SET EXERCISE: Copy the lines below, swapping "pink azalea bush" for "red rhododendron shrub" wherever it appears and leaving everything else unchanged. Leave the pictures out of your answer.
^^^^^^^^^^^^^^^^
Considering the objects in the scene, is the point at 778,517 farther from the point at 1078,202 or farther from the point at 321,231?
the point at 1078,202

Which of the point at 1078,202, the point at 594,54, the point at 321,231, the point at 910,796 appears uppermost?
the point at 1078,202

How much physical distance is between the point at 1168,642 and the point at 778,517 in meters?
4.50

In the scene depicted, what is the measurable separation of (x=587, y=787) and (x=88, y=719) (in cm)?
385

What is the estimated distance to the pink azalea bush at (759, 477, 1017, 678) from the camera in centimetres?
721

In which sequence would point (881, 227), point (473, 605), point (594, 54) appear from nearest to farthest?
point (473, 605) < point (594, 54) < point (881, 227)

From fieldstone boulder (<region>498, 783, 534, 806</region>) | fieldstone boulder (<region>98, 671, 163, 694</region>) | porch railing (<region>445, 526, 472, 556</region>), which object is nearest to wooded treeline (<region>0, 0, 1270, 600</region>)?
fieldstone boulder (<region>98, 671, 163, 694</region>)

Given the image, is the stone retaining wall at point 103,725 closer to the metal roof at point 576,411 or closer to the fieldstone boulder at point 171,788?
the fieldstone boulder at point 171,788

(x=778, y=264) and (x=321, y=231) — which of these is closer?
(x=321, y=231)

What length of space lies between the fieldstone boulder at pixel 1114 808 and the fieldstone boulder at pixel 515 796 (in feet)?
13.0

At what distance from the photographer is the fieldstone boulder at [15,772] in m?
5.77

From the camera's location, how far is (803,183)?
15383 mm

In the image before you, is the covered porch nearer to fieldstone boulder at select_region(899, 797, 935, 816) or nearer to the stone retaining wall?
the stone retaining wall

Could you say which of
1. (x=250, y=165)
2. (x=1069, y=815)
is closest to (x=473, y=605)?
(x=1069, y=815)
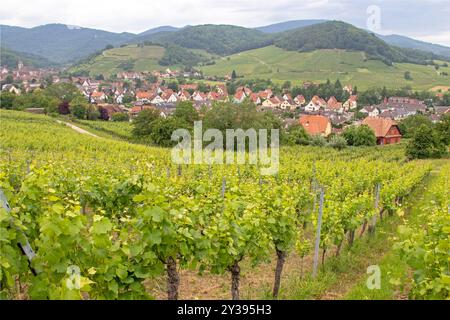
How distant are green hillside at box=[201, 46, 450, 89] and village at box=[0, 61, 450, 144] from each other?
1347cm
^^^^^^^^^^^^^^^^
SOLVED PROBLEM:
Considering the objects in the scene, is the point at 778,517 farther from the point at 1078,202 or farther from the point at 321,231?
the point at 1078,202

Which of the point at 1078,202, the point at 594,54, the point at 321,231, the point at 910,796 appears uppermost?
the point at 1078,202

How much physical distance is between the point at 1168,642 and the point at 778,517 in meters?
4.50

In the scene depicted, what is the measurable separation of (x=587, y=787) and (x=88, y=719) (in cm)?
385

What is the estimated distance to the red rhododendron shrub at (759, 477, 1017, 678) from the camera in centimetres?
721

In which sequence would point (881, 227), point (473, 605), point (594, 54) appear from nearest to farthest?
point (473, 605) < point (594, 54) < point (881, 227)

From fieldstone boulder (<region>498, 783, 534, 806</region>) | fieldstone boulder (<region>98, 671, 163, 694</region>) | porch railing (<region>445, 526, 472, 556</region>), which object is nearest to wooded treeline (<region>0, 0, 1270, 600</region>)?
fieldstone boulder (<region>98, 671, 163, 694</region>)

Given the image, is the stone retaining wall at point 103,725 closer to the metal roof at point 576,411 or closer to the fieldstone boulder at point 171,788?
the fieldstone boulder at point 171,788

(x=778, y=264) and (x=321, y=231) — which of these is closer?
(x=321, y=231)

What length of space lies between the fieldstone boulder at pixel 1114 808 and the fieldstone boulder at pixel 515 796 (in feet)?
13.0

At what distance from the photographer is the fieldstone boulder at [15,772] in m?
5.77

From the camera's location, how far is (803,183)?
15383 mm

In the image before you, is the covered porch nearer to fieldstone boulder at select_region(899, 797, 935, 816) or nearer to the stone retaining wall?
the stone retaining wall

Could you say which of
1. (x=250, y=165)
2. (x=1069, y=815)
is closest to (x=473, y=605)?
(x=1069, y=815)
How distant are green hillside at box=[201, 46, 450, 89] and village at box=[0, 61, 450, 144] from each other?
1347cm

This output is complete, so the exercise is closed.